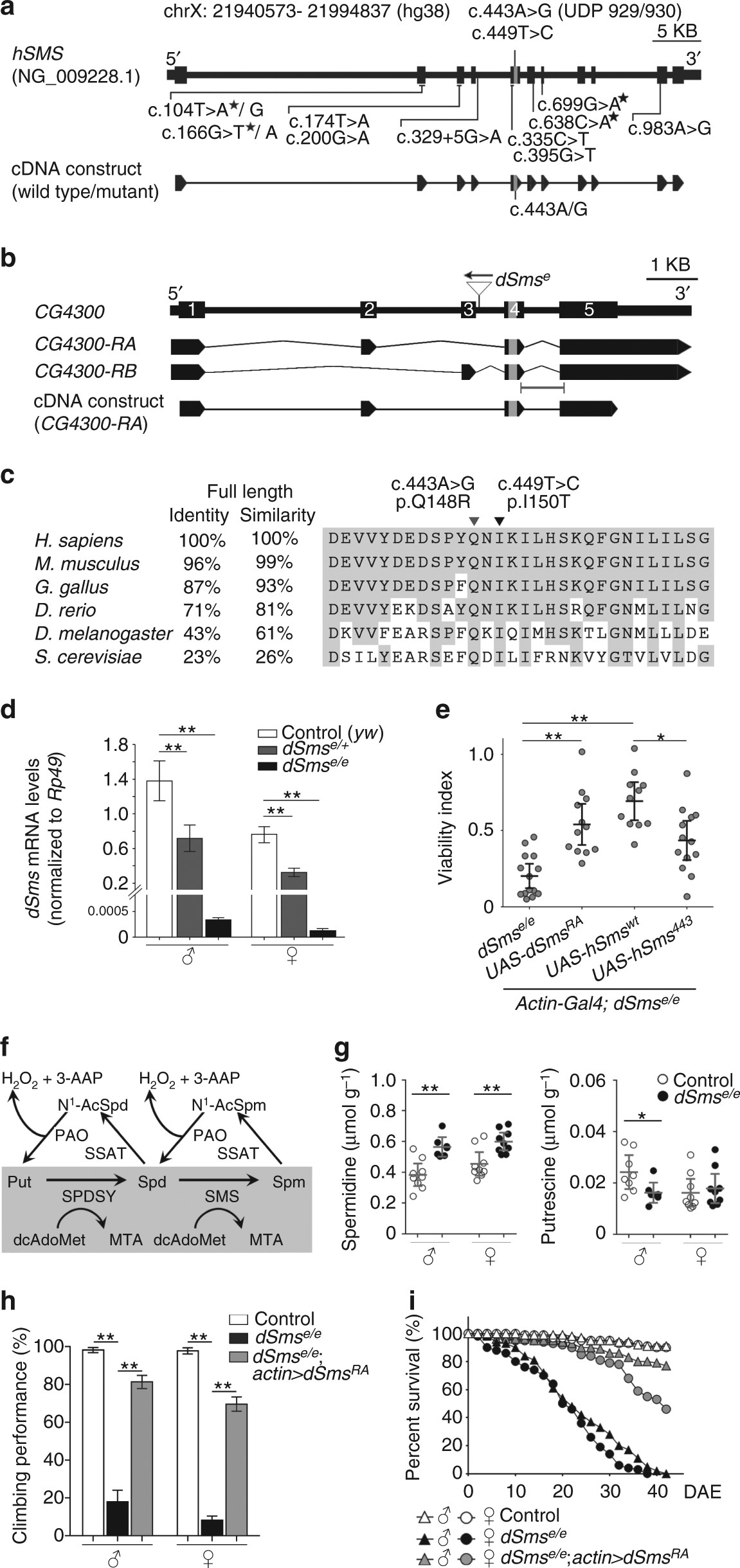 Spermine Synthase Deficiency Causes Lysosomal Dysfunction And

---*---

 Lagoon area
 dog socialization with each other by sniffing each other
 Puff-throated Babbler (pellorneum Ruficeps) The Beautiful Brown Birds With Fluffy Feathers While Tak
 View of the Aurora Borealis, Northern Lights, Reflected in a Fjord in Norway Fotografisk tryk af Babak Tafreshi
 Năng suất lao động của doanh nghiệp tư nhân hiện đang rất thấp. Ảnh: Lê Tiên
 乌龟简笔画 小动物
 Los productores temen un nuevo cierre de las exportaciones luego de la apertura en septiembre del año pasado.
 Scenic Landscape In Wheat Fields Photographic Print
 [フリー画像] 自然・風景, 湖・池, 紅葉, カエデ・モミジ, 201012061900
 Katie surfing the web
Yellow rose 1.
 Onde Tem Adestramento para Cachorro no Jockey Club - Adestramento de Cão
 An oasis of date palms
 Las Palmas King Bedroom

---*---

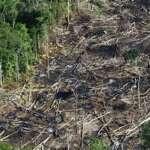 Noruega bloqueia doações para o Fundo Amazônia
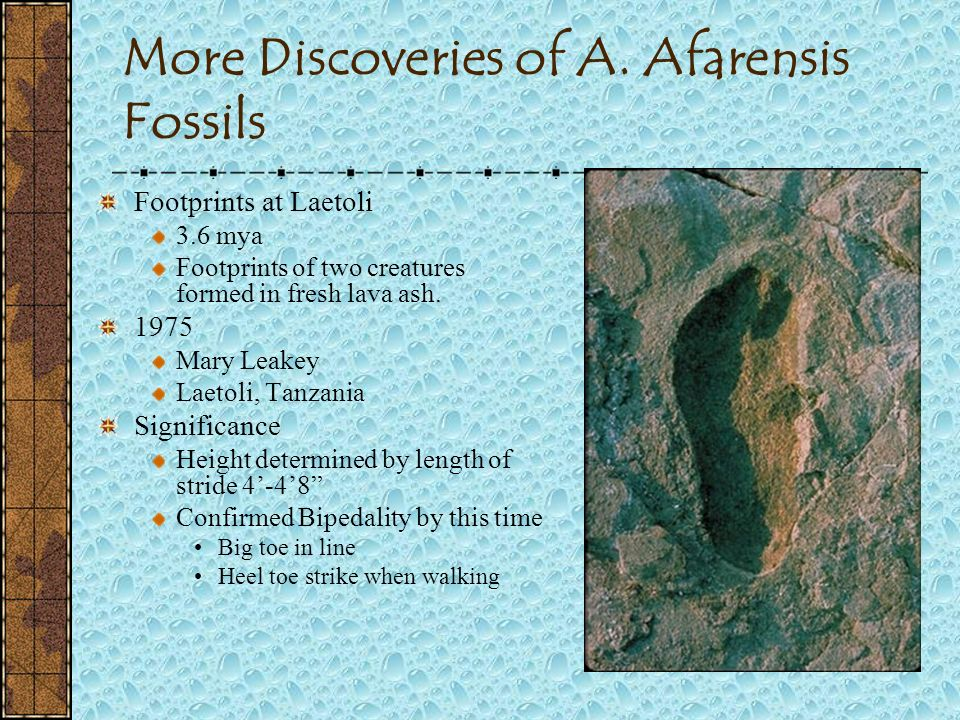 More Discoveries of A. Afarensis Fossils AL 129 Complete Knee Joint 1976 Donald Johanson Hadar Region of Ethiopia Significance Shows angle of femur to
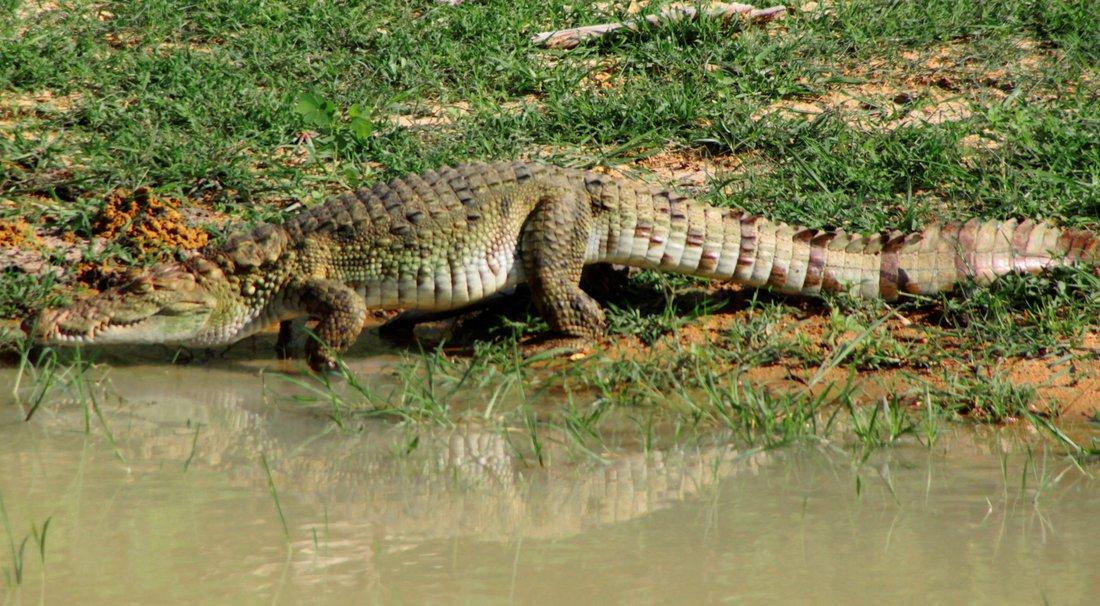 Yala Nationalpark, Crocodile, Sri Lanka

---*---

WHAT TO PRODUCE:
From the records above, copy out the line with "View of the", the line with "Las Palmas King Bedroom", and every line between them, word for word.

SOLUTION TO THIS PROBLEM:
 View of the Aurora Borealis, Northern Lights, Reflected in a Fjord in Norway Fotografisk tryk af Babak Tafreshi
 Năng suất lao động của doanh nghiệp tư nhân hiện đang rất thấp. Ảnh: Lê Tiên
 乌龟简笔画 小动物
 Los productores temen un nuevo cierre de las exportaciones luego de la apertura en septiembre del año pasado.
 Scenic Landscape In Wheat Fields Photographic Print
 [フリー画像] 自然・風景, 湖・池, 紅葉, カエデ・モミジ, 201012061900
 Katie surfing the web
Yellow rose 1.
 Onde Tem Adestramento para Cachorro no Jockey Club - Adestramento de Cão
 An oasis of date palms
 Las Palmas King Bedroom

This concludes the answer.